● Exercise:
Please return every line of the rows that contains the string "rule".

(Data excerpts)
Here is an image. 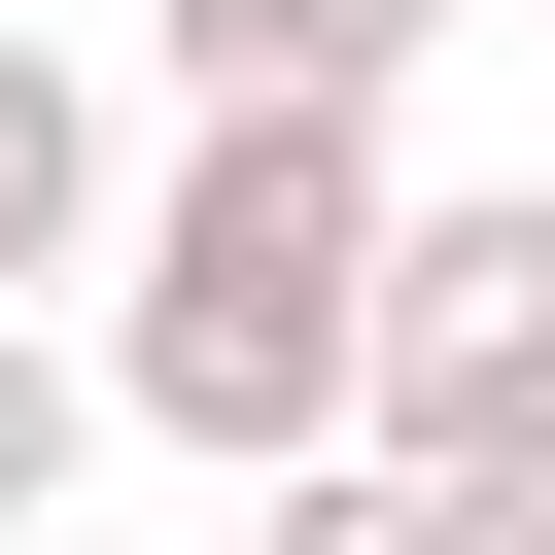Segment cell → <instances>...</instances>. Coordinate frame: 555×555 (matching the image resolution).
<instances>
[{
    "label": "cell",
    "mask_w": 555,
    "mask_h": 555,
    "mask_svg": "<svg viewBox=\"0 0 555 555\" xmlns=\"http://www.w3.org/2000/svg\"><path fill=\"white\" fill-rule=\"evenodd\" d=\"M243 555H486V520H451L416 451H312V486H243Z\"/></svg>",
    "instance_id": "obj_5"
},
{
    "label": "cell",
    "mask_w": 555,
    "mask_h": 555,
    "mask_svg": "<svg viewBox=\"0 0 555 555\" xmlns=\"http://www.w3.org/2000/svg\"><path fill=\"white\" fill-rule=\"evenodd\" d=\"M382 243H416L382 104H243V139H173V208H139V278H104L139 451H208V486L382 451Z\"/></svg>",
    "instance_id": "obj_1"
},
{
    "label": "cell",
    "mask_w": 555,
    "mask_h": 555,
    "mask_svg": "<svg viewBox=\"0 0 555 555\" xmlns=\"http://www.w3.org/2000/svg\"><path fill=\"white\" fill-rule=\"evenodd\" d=\"M104 416H139V382H104V347H35V312H0V555H35V520H69V451H104Z\"/></svg>",
    "instance_id": "obj_6"
},
{
    "label": "cell",
    "mask_w": 555,
    "mask_h": 555,
    "mask_svg": "<svg viewBox=\"0 0 555 555\" xmlns=\"http://www.w3.org/2000/svg\"><path fill=\"white\" fill-rule=\"evenodd\" d=\"M555 416V173H451L416 243H382V451L451 486V451H520Z\"/></svg>",
    "instance_id": "obj_2"
},
{
    "label": "cell",
    "mask_w": 555,
    "mask_h": 555,
    "mask_svg": "<svg viewBox=\"0 0 555 555\" xmlns=\"http://www.w3.org/2000/svg\"><path fill=\"white\" fill-rule=\"evenodd\" d=\"M451 520H486V555H555V416H520V451H451Z\"/></svg>",
    "instance_id": "obj_7"
},
{
    "label": "cell",
    "mask_w": 555,
    "mask_h": 555,
    "mask_svg": "<svg viewBox=\"0 0 555 555\" xmlns=\"http://www.w3.org/2000/svg\"><path fill=\"white\" fill-rule=\"evenodd\" d=\"M347 35H382V69H416V35H486V0H347Z\"/></svg>",
    "instance_id": "obj_8"
},
{
    "label": "cell",
    "mask_w": 555,
    "mask_h": 555,
    "mask_svg": "<svg viewBox=\"0 0 555 555\" xmlns=\"http://www.w3.org/2000/svg\"><path fill=\"white\" fill-rule=\"evenodd\" d=\"M139 69H173L208 139H243V104H382V35H347V0H139Z\"/></svg>",
    "instance_id": "obj_4"
},
{
    "label": "cell",
    "mask_w": 555,
    "mask_h": 555,
    "mask_svg": "<svg viewBox=\"0 0 555 555\" xmlns=\"http://www.w3.org/2000/svg\"><path fill=\"white\" fill-rule=\"evenodd\" d=\"M35 278H139V243H104V69H69V35H0V312H35Z\"/></svg>",
    "instance_id": "obj_3"
}]
</instances>
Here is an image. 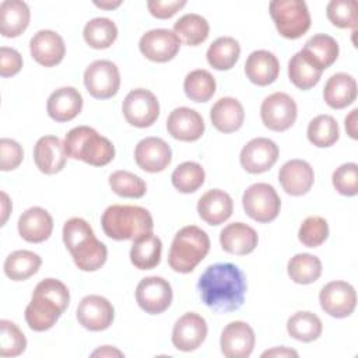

● Exercise result:
    "mask_svg": "<svg viewBox=\"0 0 555 555\" xmlns=\"http://www.w3.org/2000/svg\"><path fill=\"white\" fill-rule=\"evenodd\" d=\"M243 555H486V520H451L416 451H312V486H243Z\"/></svg>",
    "mask_svg": "<svg viewBox=\"0 0 555 555\" xmlns=\"http://www.w3.org/2000/svg\"><path fill=\"white\" fill-rule=\"evenodd\" d=\"M382 243H416L382 104H243V139H173V208H139V278H104L139 451H208V486L382 451Z\"/></svg>",
    "mask_svg": "<svg viewBox=\"0 0 555 555\" xmlns=\"http://www.w3.org/2000/svg\"><path fill=\"white\" fill-rule=\"evenodd\" d=\"M104 416H139V382H104V347H35V312H0V555H35V520H69V451H104Z\"/></svg>",
    "mask_svg": "<svg viewBox=\"0 0 555 555\" xmlns=\"http://www.w3.org/2000/svg\"><path fill=\"white\" fill-rule=\"evenodd\" d=\"M555 416V173H451L416 243H382V451L451 486V451H520Z\"/></svg>",
    "mask_svg": "<svg viewBox=\"0 0 555 555\" xmlns=\"http://www.w3.org/2000/svg\"><path fill=\"white\" fill-rule=\"evenodd\" d=\"M451 520H486V555H555V416H520V451H451Z\"/></svg>",
    "mask_svg": "<svg viewBox=\"0 0 555 555\" xmlns=\"http://www.w3.org/2000/svg\"><path fill=\"white\" fill-rule=\"evenodd\" d=\"M347 35H382V69H416V35H486V0H347Z\"/></svg>",
    "mask_svg": "<svg viewBox=\"0 0 555 555\" xmlns=\"http://www.w3.org/2000/svg\"><path fill=\"white\" fill-rule=\"evenodd\" d=\"M139 69H173L208 139H243V104H382V35H347V0H139Z\"/></svg>",
    "mask_svg": "<svg viewBox=\"0 0 555 555\" xmlns=\"http://www.w3.org/2000/svg\"><path fill=\"white\" fill-rule=\"evenodd\" d=\"M35 278H139V243H104V69H69V35H0V312H35Z\"/></svg>",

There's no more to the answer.